Para las teorías gnósticas, la salvación consistía en un proceso de auto-divinización, un camino de conocimiento en el que el sujeto debía cobrar conciencia de lo divino que actuaba dentro de sí. Mientras la fe cristiana reconoce que la salvación y la felicidad para los seres humanos son un don gratuito de Dios, que alcanza al hombre desde el exterior, desde fuera de sí mismo. 


Por ello también las historias de quienes están llamados a la santidad, así como las de los santos ya beatificados y canonizados, están llenas de hechos, de encuentros, de circunstancias concretas en las que la acción de la gracia se hace perceptible y toca y cambia sus vidas. Análogamente a lo que le sucedió a los primeros discípulos de Cristo, que en el Evangelio pudieron incluso indicar la hora de su primer encuentro con Jesús. 

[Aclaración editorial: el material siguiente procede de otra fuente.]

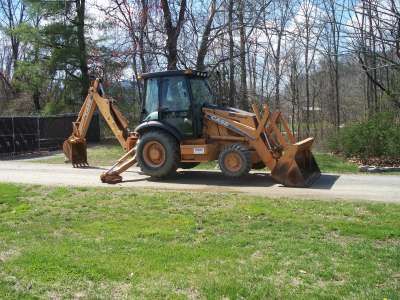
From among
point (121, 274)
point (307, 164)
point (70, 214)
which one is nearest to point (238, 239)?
point (121, 274)

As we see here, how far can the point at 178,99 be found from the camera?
13.6 metres

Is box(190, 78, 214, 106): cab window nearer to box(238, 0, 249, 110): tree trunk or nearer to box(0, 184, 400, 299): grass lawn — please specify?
box(0, 184, 400, 299): grass lawn

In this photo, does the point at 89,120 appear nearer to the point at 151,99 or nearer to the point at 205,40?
the point at 151,99

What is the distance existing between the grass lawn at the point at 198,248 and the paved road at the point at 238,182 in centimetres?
113

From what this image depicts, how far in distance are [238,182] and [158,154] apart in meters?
2.27

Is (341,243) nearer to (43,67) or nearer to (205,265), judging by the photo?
(205,265)

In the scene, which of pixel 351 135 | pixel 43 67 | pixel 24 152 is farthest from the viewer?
pixel 43 67

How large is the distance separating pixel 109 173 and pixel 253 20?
11154mm

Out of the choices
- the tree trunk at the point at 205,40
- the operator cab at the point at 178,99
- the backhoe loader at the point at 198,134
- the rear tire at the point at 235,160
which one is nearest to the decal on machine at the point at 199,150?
the backhoe loader at the point at 198,134

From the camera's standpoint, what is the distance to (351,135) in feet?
63.0

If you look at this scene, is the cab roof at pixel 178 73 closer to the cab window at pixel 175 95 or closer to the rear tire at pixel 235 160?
the cab window at pixel 175 95

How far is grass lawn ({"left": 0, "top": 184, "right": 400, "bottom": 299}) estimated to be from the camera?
5.33 m

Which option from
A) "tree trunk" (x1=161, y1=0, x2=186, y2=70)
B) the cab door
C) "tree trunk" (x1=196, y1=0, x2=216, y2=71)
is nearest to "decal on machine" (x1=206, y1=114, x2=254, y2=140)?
the cab door

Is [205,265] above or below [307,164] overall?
below
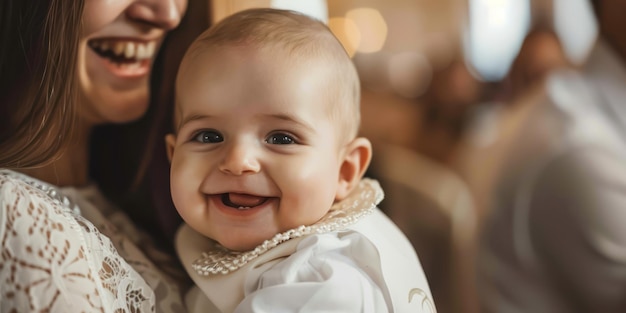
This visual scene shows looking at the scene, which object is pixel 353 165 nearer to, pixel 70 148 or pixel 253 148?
pixel 253 148

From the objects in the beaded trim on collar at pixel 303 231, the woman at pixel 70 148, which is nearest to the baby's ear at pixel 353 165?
the beaded trim on collar at pixel 303 231

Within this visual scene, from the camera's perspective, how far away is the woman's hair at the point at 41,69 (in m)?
0.73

En cambio, escribe el Papa, la mentalidad gnóstica siempre elige la vía de los razonamientos abstractos y formales, y así pretende dominar, «domesticar el misterio» (40). Y este, también en la Iglesia, es el camino que emprenden a menudo los que no tienen paciencia, los que no esperan con humildad a que se revele el misterio, porque, como se lee en la Exhortación Apostólica, no soportan que «Dios nos supera infinitamente, siempre es una sorpresa y no somos nosotros los que decidimos en qué circunstancia histórica encontrarlo, ya que no depende de nosotros determinar el tiempo y el lugar del encuentro» (41). 

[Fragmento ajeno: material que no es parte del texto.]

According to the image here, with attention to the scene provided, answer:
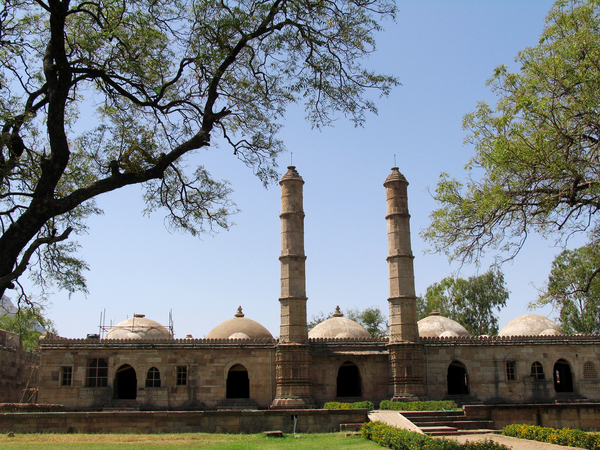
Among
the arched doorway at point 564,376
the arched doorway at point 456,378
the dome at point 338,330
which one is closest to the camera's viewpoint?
the arched doorway at point 564,376

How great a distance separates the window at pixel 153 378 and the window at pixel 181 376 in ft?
2.32

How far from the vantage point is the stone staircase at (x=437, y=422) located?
1427 centimetres

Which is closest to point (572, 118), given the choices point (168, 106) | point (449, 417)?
point (168, 106)

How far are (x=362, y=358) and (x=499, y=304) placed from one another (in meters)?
22.4

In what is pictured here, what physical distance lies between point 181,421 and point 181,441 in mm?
1768

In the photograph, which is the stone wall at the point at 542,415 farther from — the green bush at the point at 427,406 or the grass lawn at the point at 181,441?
the grass lawn at the point at 181,441

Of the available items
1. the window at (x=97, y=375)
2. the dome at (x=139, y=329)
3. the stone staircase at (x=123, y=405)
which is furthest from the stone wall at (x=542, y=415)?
the dome at (x=139, y=329)

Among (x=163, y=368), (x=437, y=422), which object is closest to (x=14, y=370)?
(x=163, y=368)

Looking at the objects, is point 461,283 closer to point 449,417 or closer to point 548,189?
point 449,417

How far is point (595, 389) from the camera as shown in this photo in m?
20.4

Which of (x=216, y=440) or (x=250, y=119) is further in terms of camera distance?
(x=216, y=440)

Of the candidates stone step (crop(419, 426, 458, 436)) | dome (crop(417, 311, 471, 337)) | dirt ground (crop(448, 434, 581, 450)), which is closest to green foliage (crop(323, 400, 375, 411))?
stone step (crop(419, 426, 458, 436))

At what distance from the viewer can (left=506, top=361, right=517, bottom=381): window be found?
2023cm

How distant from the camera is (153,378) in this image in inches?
774
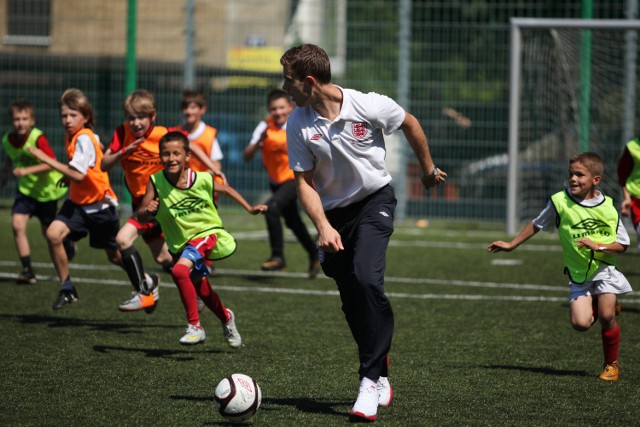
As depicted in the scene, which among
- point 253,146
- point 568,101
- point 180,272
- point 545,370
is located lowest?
point 545,370

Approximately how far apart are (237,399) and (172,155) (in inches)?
103

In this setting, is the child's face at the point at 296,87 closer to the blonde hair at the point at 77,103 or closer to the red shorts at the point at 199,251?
the red shorts at the point at 199,251

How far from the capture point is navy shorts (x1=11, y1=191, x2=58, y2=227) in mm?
10570

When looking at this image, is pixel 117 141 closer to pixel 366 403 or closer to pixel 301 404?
pixel 301 404

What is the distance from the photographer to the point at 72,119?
29.0ft

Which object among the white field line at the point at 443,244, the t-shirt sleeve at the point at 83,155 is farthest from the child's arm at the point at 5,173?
the white field line at the point at 443,244

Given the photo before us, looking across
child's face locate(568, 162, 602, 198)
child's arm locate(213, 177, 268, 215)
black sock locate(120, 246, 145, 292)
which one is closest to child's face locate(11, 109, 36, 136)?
black sock locate(120, 246, 145, 292)

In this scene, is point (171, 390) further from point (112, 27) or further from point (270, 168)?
point (112, 27)

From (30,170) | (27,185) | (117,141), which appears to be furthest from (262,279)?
(117,141)

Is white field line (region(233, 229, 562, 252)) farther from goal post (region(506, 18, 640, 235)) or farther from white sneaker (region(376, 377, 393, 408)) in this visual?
white sneaker (region(376, 377, 393, 408))

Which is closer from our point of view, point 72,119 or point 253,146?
point 72,119

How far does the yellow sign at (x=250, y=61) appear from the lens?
718 inches

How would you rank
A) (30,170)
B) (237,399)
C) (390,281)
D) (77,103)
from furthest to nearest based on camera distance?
(390,281) < (30,170) < (77,103) < (237,399)

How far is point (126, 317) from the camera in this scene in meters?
8.77
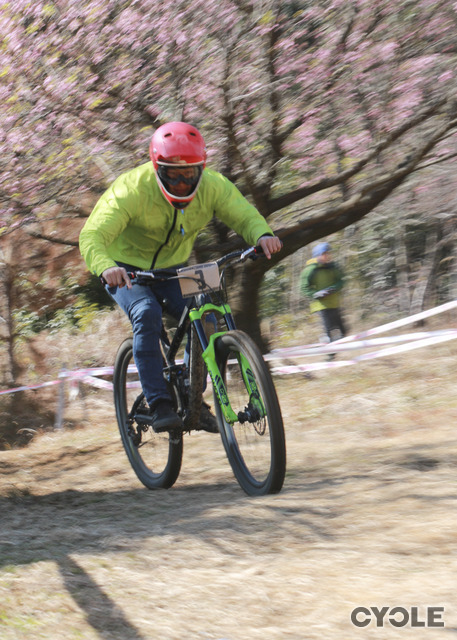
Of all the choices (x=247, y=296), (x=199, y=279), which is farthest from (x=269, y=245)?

La Exhortación Apostólica advierte que un espíritu gnóstico puede insinuarse también en la actualidad en la vida de la Iglesia cada vez que se quiere prescindir de los hechos concretos y gratuitos con los que opera la gracia, y se toma la vía de la abstracción, que procede «desencarnando el misterio». Por ejemplo, sucede cuando prevalece la pretensión de reducir la pertenencia eclesial a «una serie de razonamientos y conocimientos» que hay que dominar (36), o a la «capacidad de comprender la profundidad de determinadas doctrinas» (37). Y, si el cristianismo es reducido a una serie de mensajes, de ideas, aunque fueran la idea de Cristo o la idea de la gracia, prescindiendo de su acción real, entonces, inevitablemente la misión de la Iglesia se reduce a una propaganda, a un mercadeo, es decir a la búsqueda de métodos para difundir esas ideas y convencer a los demás para que las sostengan. 


La Exhortación Apostólica señala también otras huellas de la mentalidad gnóstica que pueden encontrarse incluso en círculos eclesiales, como el elitismo de quienes se sienten superiores a las multitudes de bautizados, o el desprecio por los imperfectos, por los que caen, por los que los antiguos gnósticos habrían llamado “los carnales”. 


Como sea, frente a estos fenómenos de auto-repliegue eclesial, la Exhortación Apostólica no llama a batallas culturales en contra de neognósticos y neopelagianos. El Papa reza para que sea el Señor mismo quien libre a la Iglesia de las nuevas formas de gnosticismo y de pelagianismo que pueden frenar el camino de tantos «hacia la santidad» (62). El documento entero pretende, no estigmatizar las nuevas formas de pelagianismo o de gnosticismo, sino solamente invitar a todos a buscar cada día el rostro de los santos desperdigados entre el pueblo de Dios, y a reconocerlos como signo real y eficaz de la presencia de la misericordia de Cristo.